= Study text =

Start of Block

Useful workflow pattern for "case studies", with start, end and recurrence?

Cylc Cylc Support
1

Hi all - as just discussed with @oliver.sanders, am wanting to have a workflow which can run a given graph in one of two modes:

  • near-real-time: vanilla 6H recurrence cycling - am fine writing the graph recurrence syntax for this
  • historic “case study” mode: same graph, but running through a set of past events, each event defined by a start (initial cycle point) & end (final cycle point), again at 6H recurrence.

It’s the graph recurrence syntax for the latter which I’m struggling with.

In case it’s of use, below I’ve put a Jinja snippet from my proto-workflow illustrating the characteristics of the overall event set:

  • as you can see, the duration for a given event changes (i.e. start & end dates are separated by different, per-event intervals)
  • note there is no linking between events - these are all well-separated in time, and independent
  • if performance considerations come in (see this has come up in discussions linked above), overall there will be OoM(10) events (~20-30), each of this sort of few day (<10 day) duration - so under OoM(10) recurrences per event
    • performance is a secondary consideration for these historic runs - fine with slightly sluggish!
    • note we’re likely to do some parametric exploration - “workflow_Run_A through events with model_config_A; workflow_Run_B seeing what happens with model_config_B; …”. But we’re fine to run these sort of experiments serially, rather than in parallel
# RISER event dates
# * TODO: replace hardcoded values here with dynamic pandas-based reading from csv of event list
{%
    set riser_events = (
        {"Event": "R01", "Start": "2024-03-23T21Z", "End": "2024-03-24T18Z", "Kp_max": "8"},
        {"Event": "R02", "Start": "2023-09-19T00Z", "End": "2023-09-25T00Z", "Kp_max": "6"},
        {"Event": "R03", "Start": "2019-08-31T09Z", "End": "2019-09-01T12Z", "Kp_max": "5"},
    )
%}
2

Sadly, ISO8601 (:2005) does not provide us with a R/start/stop/interval syntax.

However, the cycling interval is regular for your examples (PT6H), so we do have the option of RN/start/interval, e.g:

# run once every year, starting in 2000, stopping after 5 repetitions
R5/2000/P1Y

So, if we can compute N, there’s a nicer alternative to configuring every cycle point individually. Nicer as in easier to read, but also, much easier for Cylc to run when the number of events gets large.

Here’s my proof of concept:

  • Define your list of events (you might want to do this in a separate file (e.g.).
  • Compute the number of cycles between the start and stop of each event.
  • I’ve created a parameter for each event and used it for every tasks within that event. This way we can support overlapping events (because each task has a unique name).

End of Block

= Provided information =

Start of Block

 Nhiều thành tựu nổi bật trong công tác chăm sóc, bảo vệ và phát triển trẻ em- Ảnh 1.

End of Block
Start of Block

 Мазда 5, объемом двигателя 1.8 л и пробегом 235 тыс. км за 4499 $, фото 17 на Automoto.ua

End of Block
Start of Block

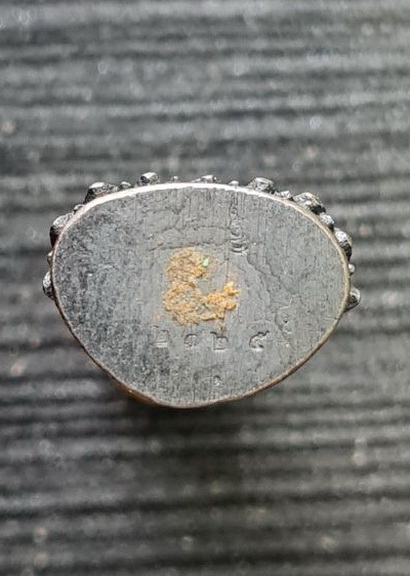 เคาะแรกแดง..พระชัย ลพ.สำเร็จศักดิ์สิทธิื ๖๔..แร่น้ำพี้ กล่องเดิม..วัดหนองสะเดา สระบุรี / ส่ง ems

End of Block

= Problems to work on =
a – In the Cylc forum thread, what syntax does ISO8601 (:2005) not provide?
b – Retype the part of the Cylc forum thread starting with "Hi all - as" and going on through "different, per-event intervals)".
The data are separate material, apart from the Cylc forum thread.

= Set of answers =
a – An R/start/stop/interval syntax.

b –
Hi all - as just discussed with @oliver.sanders, am wanting to have a workflow which can run a given graph in one of two modes:

  • near-real-time: vanilla 6H recurrence cycling - am fine writing the graph recurrence syntax for this
  • historic “case study” mode: same graph, but running through a set of past events, each event defined by a start (initial cycle point) & end (final cycle point), again at 6H recurrence.

It’s the graph recurrence syntax for the latter which I’m struggling with.

In case it’s of use, below I’ve put a Jinja snippet from my proto-workflow illustrating the characteristics of the overall event set:

  • as you can see, the duration for a given event changes (i.e. start & end dates are separated by different, per-event intervals)